WHAT THIS TASK INVOLVES: In the passage about Fiers and the Astros, to whom did Fiers direct his accusations?

QUOTED PASSAGE:
⟨

Fiers did not expose the Astros at the time he alleges they illegally stole signs. When, two years later, after presumably weighing the factors of loyalty and justice (and watching the Astros return to the World Series), he did make his accusations, they were not directed to Major League Baseball, but to a media outlet. According to MLB sources, Fiers did not first seek satisfaction through the league. That path ensured not only a formal investigation, but also a very public trying of the Astros, their players, coaches, front office and a span in which the team has won 311 games (and two AL pennants) in three seasons.
Whistleblowers in other arenas — banking, energy, government, corporations — would go to the media, Waytz said, if they perceived the standard enforcement protocols (superiors, human resources, investigative bodies) to be insufficient and often as a last resort. If Fiers had communicated his information to teammates and coaches, if he knew other teams had reported suspicious activity to the league without remedy, then perhaps he saw public pressure as his only weapon for change.
“The question is, do you view MLB as legitimate and a system that really cares about this stuff?” Waytz says. “I don’t think there’s really a right answer for what the whistleblower should do. They go to the source that provides the justice they’re looking for.”
In an environment such as Major League Baseball, those suspected of skirting the rules — big or small, game-altering or incidental, cameras and trash cans or dabs of pine tar — can be viewed as more respectable than those who would condemn them for it. There are, too, hardball versions of misdemeanors and felonies. Some get a brushback pitch. Others get chased by MLB investigators.
“To go to the lengths the Astros supposedly did,” says Waytz, “nobody makes a bad decision overnight. To become this unethically severe, it happened along a slippery slope. By the time you get to a decision to commit a serious crime, you’ve already been committing small crimes along the way that make the big crime more palatable.

⟩

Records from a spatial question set
⟨

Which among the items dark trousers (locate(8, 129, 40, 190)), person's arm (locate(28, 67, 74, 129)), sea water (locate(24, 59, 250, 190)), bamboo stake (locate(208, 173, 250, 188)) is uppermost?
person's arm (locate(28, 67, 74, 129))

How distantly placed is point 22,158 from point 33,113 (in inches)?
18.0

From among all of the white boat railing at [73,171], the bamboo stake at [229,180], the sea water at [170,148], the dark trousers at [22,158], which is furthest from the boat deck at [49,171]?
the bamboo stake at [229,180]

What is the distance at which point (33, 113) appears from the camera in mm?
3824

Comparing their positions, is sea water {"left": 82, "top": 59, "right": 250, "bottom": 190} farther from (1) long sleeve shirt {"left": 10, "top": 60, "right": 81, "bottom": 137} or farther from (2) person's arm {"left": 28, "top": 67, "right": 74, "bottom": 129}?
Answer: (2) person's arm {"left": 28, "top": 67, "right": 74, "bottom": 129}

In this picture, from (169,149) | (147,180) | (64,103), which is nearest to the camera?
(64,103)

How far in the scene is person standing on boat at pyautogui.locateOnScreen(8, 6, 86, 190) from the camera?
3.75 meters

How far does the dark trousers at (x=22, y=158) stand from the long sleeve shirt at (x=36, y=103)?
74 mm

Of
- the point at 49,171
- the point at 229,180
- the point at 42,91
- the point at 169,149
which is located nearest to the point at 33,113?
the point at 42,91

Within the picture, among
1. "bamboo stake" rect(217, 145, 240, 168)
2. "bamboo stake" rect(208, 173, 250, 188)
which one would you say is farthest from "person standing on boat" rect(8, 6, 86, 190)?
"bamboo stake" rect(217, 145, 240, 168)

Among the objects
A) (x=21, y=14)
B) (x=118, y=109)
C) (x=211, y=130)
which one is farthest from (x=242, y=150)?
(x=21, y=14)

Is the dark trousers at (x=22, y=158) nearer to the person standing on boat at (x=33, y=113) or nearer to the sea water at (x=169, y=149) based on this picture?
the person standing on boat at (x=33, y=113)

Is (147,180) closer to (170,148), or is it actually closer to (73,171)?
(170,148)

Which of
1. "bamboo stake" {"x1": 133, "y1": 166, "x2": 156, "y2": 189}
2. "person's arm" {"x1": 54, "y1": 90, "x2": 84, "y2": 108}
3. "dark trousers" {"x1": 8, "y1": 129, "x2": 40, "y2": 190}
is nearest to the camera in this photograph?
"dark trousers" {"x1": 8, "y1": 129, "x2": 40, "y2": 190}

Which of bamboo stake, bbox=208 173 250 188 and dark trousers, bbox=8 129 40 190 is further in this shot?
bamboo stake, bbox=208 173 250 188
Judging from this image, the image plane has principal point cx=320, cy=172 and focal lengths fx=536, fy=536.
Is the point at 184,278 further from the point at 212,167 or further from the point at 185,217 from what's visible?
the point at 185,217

⟩

FINAL RESULT: To a media outlet rather than to Major League Baseball.